## Task
Copy all of the lines below word for word, keeping every number, space and line break unchanged.
━━━━━ Data for processing
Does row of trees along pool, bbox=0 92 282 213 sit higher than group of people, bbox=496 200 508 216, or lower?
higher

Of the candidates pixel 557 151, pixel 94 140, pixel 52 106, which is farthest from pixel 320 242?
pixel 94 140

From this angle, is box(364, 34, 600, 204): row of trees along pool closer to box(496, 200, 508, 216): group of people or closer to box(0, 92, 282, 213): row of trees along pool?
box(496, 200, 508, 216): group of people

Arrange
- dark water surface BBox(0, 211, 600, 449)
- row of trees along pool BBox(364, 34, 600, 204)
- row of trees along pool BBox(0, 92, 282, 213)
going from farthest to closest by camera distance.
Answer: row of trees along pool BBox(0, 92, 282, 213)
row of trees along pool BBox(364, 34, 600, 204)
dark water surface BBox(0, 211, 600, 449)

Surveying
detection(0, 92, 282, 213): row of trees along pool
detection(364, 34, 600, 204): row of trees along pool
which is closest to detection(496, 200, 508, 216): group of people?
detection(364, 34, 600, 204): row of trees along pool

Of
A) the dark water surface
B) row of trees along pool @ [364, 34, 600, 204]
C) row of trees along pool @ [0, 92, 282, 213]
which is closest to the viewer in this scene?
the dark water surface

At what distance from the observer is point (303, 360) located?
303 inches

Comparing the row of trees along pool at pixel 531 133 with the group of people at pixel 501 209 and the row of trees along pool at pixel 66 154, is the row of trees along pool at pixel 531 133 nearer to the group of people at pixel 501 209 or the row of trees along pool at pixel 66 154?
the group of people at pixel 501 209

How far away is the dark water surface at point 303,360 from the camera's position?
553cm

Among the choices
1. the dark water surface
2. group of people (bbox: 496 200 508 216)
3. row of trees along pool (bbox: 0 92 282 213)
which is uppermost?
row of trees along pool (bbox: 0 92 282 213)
━━━━━━━━━━
## Output for this task
Does row of trees along pool, bbox=0 92 282 213 sit higher than group of people, bbox=496 200 508 216, or lower?
higher

Of the candidates pixel 557 151, pixel 94 140, pixel 52 106, which is farthest from pixel 320 242?
pixel 94 140

From this angle, is box(364, 34, 600, 204): row of trees along pool closer to box(496, 200, 508, 216): group of people or closer to box(0, 92, 282, 213): row of trees along pool?
box(496, 200, 508, 216): group of people

Arrange
- dark water surface BBox(0, 211, 600, 449)
- row of trees along pool BBox(364, 34, 600, 204)
- row of trees along pool BBox(0, 92, 282, 213)
going from farthest to closest by camera distance.
Answer: row of trees along pool BBox(0, 92, 282, 213)
row of trees along pool BBox(364, 34, 600, 204)
dark water surface BBox(0, 211, 600, 449)

Surveying
detection(0, 92, 282, 213): row of trees along pool
detection(364, 34, 600, 204): row of trees along pool
which is closest to detection(496, 200, 508, 216): group of people?
detection(364, 34, 600, 204): row of trees along pool

Of
A) the dark water surface
B) row of trees along pool @ [364, 34, 600, 204]
C) row of trees along pool @ [0, 92, 282, 213]
which is closest to the viewer in this scene?
the dark water surface

At what distance from the observer is point (303, 360) located?
303 inches

Comparing the row of trees along pool at pixel 531 133 with the group of people at pixel 501 209 and the row of trees along pool at pixel 66 154, is the row of trees along pool at pixel 531 133 nearer to the group of people at pixel 501 209 or the row of trees along pool at pixel 66 154?
the group of people at pixel 501 209

How far away is the dark water surface at point 303,360 from the camera's position?
553cm

Among the choices
1. the dark water surface
2. group of people (bbox: 496 200 508 216)
3. row of trees along pool (bbox: 0 92 282 213)
which is uppermost?
row of trees along pool (bbox: 0 92 282 213)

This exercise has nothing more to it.